_TEXT SECTION_.
※ ※ ※

RMS On Why Free Software Is More Important Now Than Ever Before
jrepin points out an article by Richard Stallman following up on the 30th anniversary of the start of his efforts on the GNU Project. RMS explains why he thinks we should continue to push for broader adoption of free software principles. He writes,
"Much has changed since the beginning of the free software movement: Most people in advanced countries now own computers — sometimes called “phones” — and use the internet with them. Non-free software still makes the users surrender control over their computing to someone else, but now there is another way to lose it: Service as a Software Substitute, or SaaSS, which means letting someone else’s server do your own computing activities. Both non-free software and SaaSS can spy on the user, shackle the user, and even attack the user. Malware is common in services and proprietary software products because the users don’t have control over them. That’s the fundamental issue: while non-free software and SaaSS are controlled by some other entity (typically a corporation or a state), free software is controlled by its users. Why does this control matter? Because freedom means having control over your own life. ... Schools — and all educational activities — influence the future of society through what they teach. So schools should teach exclusively free software, to transmit democratic values and the habit of helping other people. (Not to mention it helps a future generation of programmers master the craft.) To teach use of a non-free program is to implant dependence on its owner, which contradicts the social mission of the school. Proprietary developers would have us punish students who are good enough at heart to share software or curious enough to want to change it."

※ ※ ※

(Records excerpted from a collection)

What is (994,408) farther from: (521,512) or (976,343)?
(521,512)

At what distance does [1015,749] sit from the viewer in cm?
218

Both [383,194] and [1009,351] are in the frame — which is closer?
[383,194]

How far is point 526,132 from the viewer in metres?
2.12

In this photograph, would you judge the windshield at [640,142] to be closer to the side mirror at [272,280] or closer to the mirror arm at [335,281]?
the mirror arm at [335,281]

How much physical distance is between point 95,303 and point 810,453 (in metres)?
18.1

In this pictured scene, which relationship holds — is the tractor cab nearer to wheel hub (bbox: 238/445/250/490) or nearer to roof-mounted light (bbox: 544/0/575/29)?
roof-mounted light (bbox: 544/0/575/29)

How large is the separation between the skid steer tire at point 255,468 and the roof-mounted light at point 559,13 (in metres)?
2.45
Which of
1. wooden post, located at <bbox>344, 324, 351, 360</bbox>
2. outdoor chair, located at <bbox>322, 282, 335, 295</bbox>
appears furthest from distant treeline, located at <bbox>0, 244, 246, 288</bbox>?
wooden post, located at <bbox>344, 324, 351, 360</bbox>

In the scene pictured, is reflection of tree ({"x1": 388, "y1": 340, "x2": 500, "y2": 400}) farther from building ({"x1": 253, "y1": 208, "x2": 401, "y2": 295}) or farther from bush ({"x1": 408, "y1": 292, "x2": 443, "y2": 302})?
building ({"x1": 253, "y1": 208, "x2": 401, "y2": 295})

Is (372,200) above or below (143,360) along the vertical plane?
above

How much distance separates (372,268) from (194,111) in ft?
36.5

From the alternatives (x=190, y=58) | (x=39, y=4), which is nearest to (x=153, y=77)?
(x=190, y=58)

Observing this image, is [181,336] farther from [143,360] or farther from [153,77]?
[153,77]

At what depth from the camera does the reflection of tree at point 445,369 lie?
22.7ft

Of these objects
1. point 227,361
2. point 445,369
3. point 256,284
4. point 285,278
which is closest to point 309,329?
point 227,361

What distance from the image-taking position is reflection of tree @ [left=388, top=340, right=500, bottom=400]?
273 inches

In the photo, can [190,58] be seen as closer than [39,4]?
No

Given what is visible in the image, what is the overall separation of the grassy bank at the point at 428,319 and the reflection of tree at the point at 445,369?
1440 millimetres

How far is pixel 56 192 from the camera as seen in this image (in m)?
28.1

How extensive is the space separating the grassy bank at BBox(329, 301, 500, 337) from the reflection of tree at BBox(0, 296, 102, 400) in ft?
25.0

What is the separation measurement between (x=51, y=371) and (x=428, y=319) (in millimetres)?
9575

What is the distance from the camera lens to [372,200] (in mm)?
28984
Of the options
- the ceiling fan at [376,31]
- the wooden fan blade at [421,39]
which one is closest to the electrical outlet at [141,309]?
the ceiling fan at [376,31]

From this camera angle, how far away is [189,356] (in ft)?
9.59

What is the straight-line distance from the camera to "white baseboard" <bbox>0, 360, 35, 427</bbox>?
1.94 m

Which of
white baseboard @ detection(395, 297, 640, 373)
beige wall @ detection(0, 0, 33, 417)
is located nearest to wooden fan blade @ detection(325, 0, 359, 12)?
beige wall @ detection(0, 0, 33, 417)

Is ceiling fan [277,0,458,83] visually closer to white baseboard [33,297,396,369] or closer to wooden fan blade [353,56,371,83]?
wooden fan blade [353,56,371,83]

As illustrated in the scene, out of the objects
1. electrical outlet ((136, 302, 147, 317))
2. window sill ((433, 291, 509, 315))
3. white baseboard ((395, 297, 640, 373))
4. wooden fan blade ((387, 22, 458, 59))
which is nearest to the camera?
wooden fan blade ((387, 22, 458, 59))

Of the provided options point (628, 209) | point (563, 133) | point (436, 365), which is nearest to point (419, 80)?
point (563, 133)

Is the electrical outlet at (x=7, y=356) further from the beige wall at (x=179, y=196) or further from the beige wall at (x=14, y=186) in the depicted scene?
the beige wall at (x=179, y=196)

※ ※ ※

_SET TASK A_. Identify every line of the records that contains the string "detection".
_SET TASK B_. Extend the passage about why free software matters, beginning right after its final sentence.

_TASK RESPONSE A_.
white baseboard @ detection(395, 297, 640, 373)
beige wall @ detection(0, 0, 33, 417)
is located nearest to wooden fan blade @ detection(325, 0, 359, 12)?
beige wall @ detection(0, 0, 33, 417)

_TASK RESPONSE B_.
I dare anyone, especially after mr. Snowden's revelations, to contradict mr. Stallman's points.
Thank you rms, for fighting for our freedom for 30 years!
assignment != equality != identity
One thing the FSF's licences haven't dealt with properly is the problem of Free software being used to TAKE control rather than GIVE it. Most of the huge SaaS providers are running Free software, adapted as they will - but with code not distributed, because it doesn't need to be as long as they're not distributing their proprietary platforms - and with all your data on their systems. Should the GPL be adapted to deal with that? Could it?
Maybe the FSF need to prepare a set of terms to explain what counts as adequate vs inadequate control over systems and data - to be more clear about e.g. how one could prepare a 'phone ecosystem which leaves control in the hands of the user. For "server" to be a person's home computer rather than Google's cloud would perhaps be a start.
but democratic values are less likely to be transmitted if I use Office?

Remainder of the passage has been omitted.